═══ Provided information ═══

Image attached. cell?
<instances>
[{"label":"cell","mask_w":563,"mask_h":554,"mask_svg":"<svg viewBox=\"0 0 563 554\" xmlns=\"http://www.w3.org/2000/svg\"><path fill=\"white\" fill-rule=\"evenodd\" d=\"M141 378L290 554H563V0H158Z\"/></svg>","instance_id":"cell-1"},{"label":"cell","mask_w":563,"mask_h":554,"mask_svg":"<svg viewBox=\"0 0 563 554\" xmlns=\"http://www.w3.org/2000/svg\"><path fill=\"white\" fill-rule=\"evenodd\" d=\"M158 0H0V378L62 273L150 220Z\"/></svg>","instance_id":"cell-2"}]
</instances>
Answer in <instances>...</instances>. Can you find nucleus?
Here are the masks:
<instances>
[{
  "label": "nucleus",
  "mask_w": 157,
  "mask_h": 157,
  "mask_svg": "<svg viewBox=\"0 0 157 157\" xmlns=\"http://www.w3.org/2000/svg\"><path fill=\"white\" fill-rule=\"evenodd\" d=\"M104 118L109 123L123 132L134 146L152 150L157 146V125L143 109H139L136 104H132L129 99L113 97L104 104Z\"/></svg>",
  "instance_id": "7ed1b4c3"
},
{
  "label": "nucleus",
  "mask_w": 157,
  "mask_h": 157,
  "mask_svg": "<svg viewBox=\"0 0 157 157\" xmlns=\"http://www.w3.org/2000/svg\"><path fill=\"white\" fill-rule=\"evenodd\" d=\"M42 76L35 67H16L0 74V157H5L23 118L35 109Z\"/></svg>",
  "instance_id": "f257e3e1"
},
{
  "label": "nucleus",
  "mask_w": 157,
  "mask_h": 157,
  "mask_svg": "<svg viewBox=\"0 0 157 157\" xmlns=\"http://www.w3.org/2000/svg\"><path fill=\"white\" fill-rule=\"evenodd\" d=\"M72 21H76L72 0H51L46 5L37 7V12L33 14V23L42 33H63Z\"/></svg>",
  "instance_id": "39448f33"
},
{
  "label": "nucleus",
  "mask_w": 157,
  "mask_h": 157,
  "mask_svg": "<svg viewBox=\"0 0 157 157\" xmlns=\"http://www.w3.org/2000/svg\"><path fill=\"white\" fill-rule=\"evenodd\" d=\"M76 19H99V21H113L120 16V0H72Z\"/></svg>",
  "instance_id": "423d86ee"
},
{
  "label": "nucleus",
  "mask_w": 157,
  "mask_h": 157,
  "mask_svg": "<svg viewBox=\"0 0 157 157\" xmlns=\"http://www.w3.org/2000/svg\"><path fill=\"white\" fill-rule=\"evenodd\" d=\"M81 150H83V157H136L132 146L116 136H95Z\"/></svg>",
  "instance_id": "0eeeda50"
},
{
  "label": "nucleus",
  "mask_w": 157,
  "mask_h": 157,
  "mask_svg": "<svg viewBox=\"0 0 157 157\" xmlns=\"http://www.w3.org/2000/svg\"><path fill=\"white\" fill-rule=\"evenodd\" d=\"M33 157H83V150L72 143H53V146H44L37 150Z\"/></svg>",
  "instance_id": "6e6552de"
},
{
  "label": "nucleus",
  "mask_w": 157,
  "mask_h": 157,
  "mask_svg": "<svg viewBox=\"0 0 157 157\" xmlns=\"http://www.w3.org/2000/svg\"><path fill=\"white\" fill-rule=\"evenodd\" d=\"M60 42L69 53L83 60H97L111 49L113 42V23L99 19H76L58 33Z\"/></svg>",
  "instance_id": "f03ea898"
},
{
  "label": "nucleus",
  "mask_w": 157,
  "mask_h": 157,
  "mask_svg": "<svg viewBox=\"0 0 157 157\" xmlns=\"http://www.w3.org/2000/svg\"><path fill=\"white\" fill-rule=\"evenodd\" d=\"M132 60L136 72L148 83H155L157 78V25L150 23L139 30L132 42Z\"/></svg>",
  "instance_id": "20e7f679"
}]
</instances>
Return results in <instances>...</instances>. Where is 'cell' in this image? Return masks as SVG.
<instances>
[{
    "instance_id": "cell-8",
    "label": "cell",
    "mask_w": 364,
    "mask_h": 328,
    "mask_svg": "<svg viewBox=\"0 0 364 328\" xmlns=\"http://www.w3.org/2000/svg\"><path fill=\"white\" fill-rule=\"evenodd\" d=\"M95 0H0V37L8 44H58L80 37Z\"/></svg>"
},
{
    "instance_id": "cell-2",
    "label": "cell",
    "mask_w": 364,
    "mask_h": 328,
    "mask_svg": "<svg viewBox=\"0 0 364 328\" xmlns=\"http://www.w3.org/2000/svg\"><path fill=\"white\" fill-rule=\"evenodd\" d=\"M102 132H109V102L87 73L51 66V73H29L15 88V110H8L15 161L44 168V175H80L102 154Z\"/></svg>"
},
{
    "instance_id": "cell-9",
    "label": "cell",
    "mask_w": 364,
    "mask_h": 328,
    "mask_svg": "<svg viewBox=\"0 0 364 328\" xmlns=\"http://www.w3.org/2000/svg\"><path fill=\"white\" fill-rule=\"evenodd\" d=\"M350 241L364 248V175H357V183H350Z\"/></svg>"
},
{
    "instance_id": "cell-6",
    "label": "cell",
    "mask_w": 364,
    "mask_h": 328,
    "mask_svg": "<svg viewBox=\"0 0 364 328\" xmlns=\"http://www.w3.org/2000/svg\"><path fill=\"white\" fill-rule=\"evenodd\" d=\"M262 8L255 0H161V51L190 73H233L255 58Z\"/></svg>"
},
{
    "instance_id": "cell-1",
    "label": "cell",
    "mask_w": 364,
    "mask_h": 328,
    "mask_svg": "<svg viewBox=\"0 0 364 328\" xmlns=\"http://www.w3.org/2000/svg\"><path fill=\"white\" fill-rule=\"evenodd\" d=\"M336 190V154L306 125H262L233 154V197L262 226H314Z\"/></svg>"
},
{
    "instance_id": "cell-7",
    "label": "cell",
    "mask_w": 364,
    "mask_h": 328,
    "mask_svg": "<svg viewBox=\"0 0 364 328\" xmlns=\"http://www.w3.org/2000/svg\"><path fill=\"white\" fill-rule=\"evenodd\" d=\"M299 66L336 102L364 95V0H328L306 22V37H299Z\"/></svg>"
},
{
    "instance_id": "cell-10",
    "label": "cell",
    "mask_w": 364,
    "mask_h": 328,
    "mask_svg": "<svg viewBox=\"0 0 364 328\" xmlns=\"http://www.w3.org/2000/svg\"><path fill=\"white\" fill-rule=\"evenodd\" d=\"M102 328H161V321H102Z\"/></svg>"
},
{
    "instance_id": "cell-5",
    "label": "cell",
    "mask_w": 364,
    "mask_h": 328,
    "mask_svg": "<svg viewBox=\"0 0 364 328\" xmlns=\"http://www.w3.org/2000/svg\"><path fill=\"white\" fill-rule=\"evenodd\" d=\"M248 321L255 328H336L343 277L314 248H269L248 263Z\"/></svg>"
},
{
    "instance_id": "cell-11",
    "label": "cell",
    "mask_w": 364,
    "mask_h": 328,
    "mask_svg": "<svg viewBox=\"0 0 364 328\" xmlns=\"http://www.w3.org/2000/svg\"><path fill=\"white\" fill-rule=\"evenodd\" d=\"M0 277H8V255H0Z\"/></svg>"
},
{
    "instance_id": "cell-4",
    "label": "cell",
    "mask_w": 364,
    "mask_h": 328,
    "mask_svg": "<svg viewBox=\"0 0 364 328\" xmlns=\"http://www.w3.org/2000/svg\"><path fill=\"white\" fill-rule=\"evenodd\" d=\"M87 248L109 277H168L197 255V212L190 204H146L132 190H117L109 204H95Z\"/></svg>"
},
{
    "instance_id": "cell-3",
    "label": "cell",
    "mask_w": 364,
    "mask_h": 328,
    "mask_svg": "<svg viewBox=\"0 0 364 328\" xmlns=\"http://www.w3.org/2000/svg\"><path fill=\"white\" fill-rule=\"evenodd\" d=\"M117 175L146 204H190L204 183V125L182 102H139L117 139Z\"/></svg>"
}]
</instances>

═══

■ **Challenge**: State how many lines of the data above contain the word "masks", treating case as significant. Give only the number.

■ **Written solution**: 2